> _INSTRUCTIONS TO FOLLOW_: Write out all the material exactly. Leave nothing out.

> _DATA_:
○ ○ ○ ○ ○ ○ ○

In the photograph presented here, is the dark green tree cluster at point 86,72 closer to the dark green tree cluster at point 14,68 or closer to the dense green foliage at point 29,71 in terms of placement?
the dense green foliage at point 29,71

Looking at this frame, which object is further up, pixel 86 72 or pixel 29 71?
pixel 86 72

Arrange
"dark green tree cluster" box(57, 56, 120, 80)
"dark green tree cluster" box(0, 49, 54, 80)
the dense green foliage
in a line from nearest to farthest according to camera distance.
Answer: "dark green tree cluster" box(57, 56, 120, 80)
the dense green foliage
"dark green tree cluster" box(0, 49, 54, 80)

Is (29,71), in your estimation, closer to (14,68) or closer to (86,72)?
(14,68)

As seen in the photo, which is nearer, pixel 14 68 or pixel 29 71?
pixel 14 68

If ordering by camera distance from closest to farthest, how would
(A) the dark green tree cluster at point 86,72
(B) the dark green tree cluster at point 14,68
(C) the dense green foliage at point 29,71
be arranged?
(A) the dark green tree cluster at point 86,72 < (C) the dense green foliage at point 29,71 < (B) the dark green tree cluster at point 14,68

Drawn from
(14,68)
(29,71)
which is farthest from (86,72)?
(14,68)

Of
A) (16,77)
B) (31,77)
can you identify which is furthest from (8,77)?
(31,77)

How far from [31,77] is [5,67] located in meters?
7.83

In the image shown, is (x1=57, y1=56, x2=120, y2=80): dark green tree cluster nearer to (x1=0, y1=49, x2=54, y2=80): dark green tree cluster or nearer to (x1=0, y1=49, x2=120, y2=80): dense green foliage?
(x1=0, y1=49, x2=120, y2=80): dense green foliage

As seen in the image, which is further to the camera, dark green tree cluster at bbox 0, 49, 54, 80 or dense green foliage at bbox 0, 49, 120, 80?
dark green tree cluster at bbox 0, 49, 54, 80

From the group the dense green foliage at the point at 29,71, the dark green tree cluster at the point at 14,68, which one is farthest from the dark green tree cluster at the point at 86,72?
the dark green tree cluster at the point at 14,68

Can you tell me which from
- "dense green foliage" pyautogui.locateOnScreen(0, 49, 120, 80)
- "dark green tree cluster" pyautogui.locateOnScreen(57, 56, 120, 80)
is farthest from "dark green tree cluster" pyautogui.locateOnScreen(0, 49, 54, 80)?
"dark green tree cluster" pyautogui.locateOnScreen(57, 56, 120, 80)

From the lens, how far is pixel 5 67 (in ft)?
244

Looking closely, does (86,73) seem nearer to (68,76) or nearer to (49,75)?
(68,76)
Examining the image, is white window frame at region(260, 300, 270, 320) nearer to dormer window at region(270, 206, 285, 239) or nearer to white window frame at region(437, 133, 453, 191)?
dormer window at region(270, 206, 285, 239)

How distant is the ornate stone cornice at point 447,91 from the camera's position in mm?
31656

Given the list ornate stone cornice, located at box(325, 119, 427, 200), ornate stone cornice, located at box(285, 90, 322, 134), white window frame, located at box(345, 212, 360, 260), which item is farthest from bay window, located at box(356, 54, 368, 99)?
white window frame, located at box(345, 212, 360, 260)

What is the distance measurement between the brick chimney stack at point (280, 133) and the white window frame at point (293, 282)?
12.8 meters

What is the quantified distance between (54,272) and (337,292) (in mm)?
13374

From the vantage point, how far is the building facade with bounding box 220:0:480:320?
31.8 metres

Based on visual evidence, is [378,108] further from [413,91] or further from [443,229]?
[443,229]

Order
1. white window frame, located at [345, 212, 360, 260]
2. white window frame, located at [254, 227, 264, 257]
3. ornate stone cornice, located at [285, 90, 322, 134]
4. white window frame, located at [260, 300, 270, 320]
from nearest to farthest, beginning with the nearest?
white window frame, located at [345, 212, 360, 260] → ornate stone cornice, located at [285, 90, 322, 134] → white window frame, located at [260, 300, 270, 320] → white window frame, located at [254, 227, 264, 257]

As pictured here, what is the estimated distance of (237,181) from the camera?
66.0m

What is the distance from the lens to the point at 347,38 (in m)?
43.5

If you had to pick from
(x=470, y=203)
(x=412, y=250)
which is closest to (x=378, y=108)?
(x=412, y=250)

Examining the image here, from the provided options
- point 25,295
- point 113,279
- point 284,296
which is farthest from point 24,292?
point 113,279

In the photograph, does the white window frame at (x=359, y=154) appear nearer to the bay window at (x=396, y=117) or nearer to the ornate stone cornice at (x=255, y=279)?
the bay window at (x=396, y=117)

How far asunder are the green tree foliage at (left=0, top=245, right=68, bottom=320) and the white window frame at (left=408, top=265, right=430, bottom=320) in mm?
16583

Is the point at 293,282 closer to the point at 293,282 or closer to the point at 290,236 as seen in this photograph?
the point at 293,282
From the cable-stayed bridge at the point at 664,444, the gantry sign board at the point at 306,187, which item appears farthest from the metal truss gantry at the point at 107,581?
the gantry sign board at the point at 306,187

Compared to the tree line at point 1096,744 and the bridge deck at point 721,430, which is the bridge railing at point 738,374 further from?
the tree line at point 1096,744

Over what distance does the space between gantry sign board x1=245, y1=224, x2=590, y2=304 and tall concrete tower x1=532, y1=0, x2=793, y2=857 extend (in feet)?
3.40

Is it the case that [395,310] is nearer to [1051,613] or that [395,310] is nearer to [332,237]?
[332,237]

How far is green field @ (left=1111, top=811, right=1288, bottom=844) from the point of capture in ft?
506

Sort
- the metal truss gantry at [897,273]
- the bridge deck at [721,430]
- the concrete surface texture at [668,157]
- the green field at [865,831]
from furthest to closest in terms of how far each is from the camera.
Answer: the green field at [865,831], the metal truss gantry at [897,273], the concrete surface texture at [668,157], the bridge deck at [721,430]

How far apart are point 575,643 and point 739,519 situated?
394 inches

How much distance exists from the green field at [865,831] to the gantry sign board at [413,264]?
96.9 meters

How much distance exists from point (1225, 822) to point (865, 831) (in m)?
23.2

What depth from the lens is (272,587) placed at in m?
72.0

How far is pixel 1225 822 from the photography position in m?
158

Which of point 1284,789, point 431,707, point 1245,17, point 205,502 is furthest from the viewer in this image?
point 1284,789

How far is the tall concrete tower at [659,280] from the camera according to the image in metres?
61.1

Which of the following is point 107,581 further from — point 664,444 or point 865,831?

○ ○ ○ ○ ○ ○ ○

> _SOLUTION TO THE EXERCISE_:
In the photograph presented here, is the dark green tree cluster at point 86,72 closer to the dark green tree cluster at point 14,68 or closer to the dense green foliage at point 29,71 in terms of placement?
the dense green foliage at point 29,71

Looking at this frame, which object is further up, pixel 86 72 or pixel 29 71?
pixel 86 72

Arrange
"dark green tree cluster" box(57, 56, 120, 80)
"dark green tree cluster" box(0, 49, 54, 80)
the dense green foliage
in a line from nearest to farthest according to camera distance.
Answer: "dark green tree cluster" box(57, 56, 120, 80)
the dense green foliage
"dark green tree cluster" box(0, 49, 54, 80)

Is (29,71), in your estimation, closer to (14,68) or closer to (86,72)?
(14,68)

As seen in the photo, which is nearer, pixel 14 68 or pixel 29 71?
pixel 14 68

If ordering by camera distance from closest to farthest, how would
(A) the dark green tree cluster at point 86,72
(B) the dark green tree cluster at point 14,68
(C) the dense green foliage at point 29,71
be arranged?
(A) the dark green tree cluster at point 86,72 < (C) the dense green foliage at point 29,71 < (B) the dark green tree cluster at point 14,68

Drawn from
(14,68)
(29,71)
which is farthest from (86,72)?
(14,68)

Of
A) (16,77)
B) (31,77)
can you identify which is furthest from (8,77)?
(31,77)

How far from [31,77] is [5,67] located in meters?
7.83

In the image shown, is (x1=57, y1=56, x2=120, y2=80): dark green tree cluster nearer to (x1=0, y1=49, x2=54, y2=80): dark green tree cluster or nearer to (x1=0, y1=49, x2=120, y2=80): dense green foliage?
(x1=0, y1=49, x2=120, y2=80): dense green foliage

As seen in the image, which is further to the camera, dark green tree cluster at bbox 0, 49, 54, 80 or dense green foliage at bbox 0, 49, 120, 80?
dark green tree cluster at bbox 0, 49, 54, 80

From the group the dense green foliage at the point at 29,71, the dark green tree cluster at the point at 14,68, which one is farthest from the dark green tree cluster at the point at 86,72?
the dark green tree cluster at the point at 14,68

Can you tell me which from
- "dense green foliage" pyautogui.locateOnScreen(0, 49, 120, 80)
- "dark green tree cluster" pyautogui.locateOnScreen(57, 56, 120, 80)
is farthest from "dark green tree cluster" pyautogui.locateOnScreen(0, 49, 54, 80)?
"dark green tree cluster" pyautogui.locateOnScreen(57, 56, 120, 80)

From the lens, how far is pixel 5 67 (in ft)?
244

Looking closely, does (86,73) seem nearer to (68,76) or nearer to (49,75)?
(68,76)
Examining the image, is white window frame at region(260, 300, 270, 320) nearer to dormer window at region(270, 206, 285, 239) or nearer to white window frame at region(437, 133, 453, 191)?
dormer window at region(270, 206, 285, 239)

How distant is the ornate stone cornice at point 447,91 from the camera's position in mm?
31656

Given the list ornate stone cornice, located at box(325, 119, 427, 200), ornate stone cornice, located at box(285, 90, 322, 134), white window frame, located at box(345, 212, 360, 260), which item is farthest from bay window, located at box(356, 54, 368, 99)?
white window frame, located at box(345, 212, 360, 260)

What is the distance measurement between the brick chimney stack at point (280, 133) and the white window frame at point (293, 282)?
12.8 meters

What is the quantified distance between (54,272) and (337,292) (in mm)?
13374

From the vantage point, how far is the building facade with bounding box 220:0:480:320?
31.8 metres

Based on visual evidence, is [378,108] further from [413,91] or further from [443,229]?
[443,229]

Order
1. white window frame, located at [345, 212, 360, 260]
2. white window frame, located at [254, 227, 264, 257]
3. ornate stone cornice, located at [285, 90, 322, 134]
4. white window frame, located at [260, 300, 270, 320]
from nearest to farthest, beginning with the nearest?
white window frame, located at [345, 212, 360, 260] → ornate stone cornice, located at [285, 90, 322, 134] → white window frame, located at [260, 300, 270, 320] → white window frame, located at [254, 227, 264, 257]

As pictured here, what is the estimated distance of (237,181) from the camera?
66.0m

What is the distance from the lens to the point at 347,38 (in m)?
43.5

If you had to pick from
(x=470, y=203)
(x=412, y=250)
which is closest to (x=378, y=108)?
(x=412, y=250)

Examining the image here, from the provided options
- point 25,295
- point 113,279
- point 284,296
which is farthest from point 24,292?
point 113,279

In the photograph, does the white window frame at (x=359, y=154) appear nearer to the bay window at (x=396, y=117) or nearer to the ornate stone cornice at (x=255, y=279)?
the bay window at (x=396, y=117)

How far asunder are the green tree foliage at (left=0, top=245, right=68, bottom=320) and the white window frame at (left=408, top=265, right=430, bottom=320) in mm?
16583

Is the point at 293,282 closer to the point at 293,282 or closer to the point at 290,236 as seen in this photograph?
the point at 293,282
From the cable-stayed bridge at the point at 664,444, the gantry sign board at the point at 306,187, which item appears farthest from the metal truss gantry at the point at 107,581?
the gantry sign board at the point at 306,187

Compared to the tree line at point 1096,744 and the bridge deck at point 721,430, which is the bridge railing at point 738,374 further from?
the tree line at point 1096,744

Over what distance does the space between gantry sign board x1=245, y1=224, x2=590, y2=304 and tall concrete tower x1=532, y1=0, x2=793, y2=857 extend (in feet)?
3.40

Is it the case that [395,310] is nearer to [1051,613] or that [395,310] is nearer to [332,237]?
[332,237]

How far is green field @ (left=1111, top=811, right=1288, bottom=844) from the point of capture in ft?
506

Sort
- the metal truss gantry at [897,273]
- the bridge deck at [721,430]
- the concrete surface texture at [668,157]
- the green field at [865,831]
from furthest to closest in terms of how far each is from the camera.
Answer: the green field at [865,831], the metal truss gantry at [897,273], the concrete surface texture at [668,157], the bridge deck at [721,430]

How far apart are point 575,643 and point 739,519 situated?
394 inches

How much distance exists from the green field at [865,831] to the gantry sign board at [413,264]?
96.9 meters

How much distance exists from point (1225, 822) to point (865, 831) (in m)?
23.2

What depth from the lens is (272,587) placed at in m?
72.0

How far is pixel 1225 822 from the photography position in m?
158

Which of point 1284,789, point 431,707, point 1245,17, point 205,502 is furthest from the viewer in this image?
point 1284,789

How far is the tall concrete tower at [659,280] from the camera according to the image in metres?
61.1

Which of the following is point 107,581 further from — point 664,444 or point 865,831?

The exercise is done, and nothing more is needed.